Against this backdrop, the workshop “Boundaries and boundary concepts as/in datafication” aims to advance a systematic and STS-grounded exploration of boundaries and boundary concepts in the context of datafication. It will explore the potentials and limitations of analytical concepts such as boundary work and boundary objects, as well as boundaries more broadly. The workshop further serves to develop manuscripts for a Special Issue submission.

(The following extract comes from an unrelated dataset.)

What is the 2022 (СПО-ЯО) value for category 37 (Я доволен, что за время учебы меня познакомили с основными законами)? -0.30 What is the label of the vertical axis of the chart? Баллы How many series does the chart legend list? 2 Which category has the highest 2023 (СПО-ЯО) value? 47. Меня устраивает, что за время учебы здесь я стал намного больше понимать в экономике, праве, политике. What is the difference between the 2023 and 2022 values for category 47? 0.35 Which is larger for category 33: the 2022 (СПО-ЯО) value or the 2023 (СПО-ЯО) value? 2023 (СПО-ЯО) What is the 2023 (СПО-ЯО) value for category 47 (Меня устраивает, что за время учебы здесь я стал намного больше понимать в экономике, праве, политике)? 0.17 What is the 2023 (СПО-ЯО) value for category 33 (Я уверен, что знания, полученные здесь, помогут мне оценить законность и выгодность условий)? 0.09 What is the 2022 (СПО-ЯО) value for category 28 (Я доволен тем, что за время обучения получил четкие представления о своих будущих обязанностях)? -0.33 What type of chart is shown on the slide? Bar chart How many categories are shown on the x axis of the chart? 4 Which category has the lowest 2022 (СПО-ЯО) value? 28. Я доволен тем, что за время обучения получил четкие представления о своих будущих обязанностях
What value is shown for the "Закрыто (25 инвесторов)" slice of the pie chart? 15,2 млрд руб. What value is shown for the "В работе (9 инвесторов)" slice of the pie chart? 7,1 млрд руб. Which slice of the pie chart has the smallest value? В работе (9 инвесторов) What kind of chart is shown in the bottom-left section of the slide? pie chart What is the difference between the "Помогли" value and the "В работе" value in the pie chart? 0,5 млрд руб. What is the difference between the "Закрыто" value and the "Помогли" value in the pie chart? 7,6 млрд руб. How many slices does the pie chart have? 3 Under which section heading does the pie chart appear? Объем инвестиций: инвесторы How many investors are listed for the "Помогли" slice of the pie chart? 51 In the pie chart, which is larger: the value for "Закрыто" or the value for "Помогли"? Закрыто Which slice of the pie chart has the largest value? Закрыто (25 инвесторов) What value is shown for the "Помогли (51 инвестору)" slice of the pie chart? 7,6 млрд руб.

This is a closed workshop.

The workshop organizers are deeply grateful for funding support provided by the DEEP CULTURE research project (PI: Tobias Blanke).

Organisers

Dr. Yana Boeva is Junior Research Group Leader and Postdoctoral Researcher at the Institute for Social Sciences and the Cluster of Excellence “Integrative Computational Design and Construction for Architecture (IntCDC),” University of Stuttgart, Germany. Her research interests include the critical studies of computation, digital infrastructures and platformization, knowledge requirements in the digital transformation, epistemic cultures and practices of engineering cultures, and their sociocultural context. Her work has been published in Science as Culture, Science & Technology Studies, Historical Social Research, Digital Culture & Society, and in several edited volumes. She holds a PhD in Science & Technology Studies from York University, Toronto.

Louis Ravn is a PhD Candidate in AI, Digital Culture, and Deep Learning at the University of Amsterdam, Netherlands. Drawing from STS and critical data/AI studies, his research investigates the sociotechnical dimensions of emerging data and AI technologies. Most recently, he has studied synthetic data from the perspectives of hype, surveillance, and evaluation. His research has been published in Big Data & Society, Internet Policy Review, Digital Society, and Surveillance & Society. Before that, he obtained his MSc in STS from the University of Edinburgh, winning awards for both the “Best Dissertation” and the “Best Performance in the STS Program”.

Prof. Sarah Davies is Professor of Technosciences, Materiality, & Digital Cultures at the Department of Science and Technology Studies, University of Vienna, Austria, where her current work explores the intersections between digital and epistemic practices and forms of life. Her books include Science Societies (2024, BUP), Exploring Science Communication (2020, SAGE, with Ulrike Felt) and Hackerspaces (2017, Polity).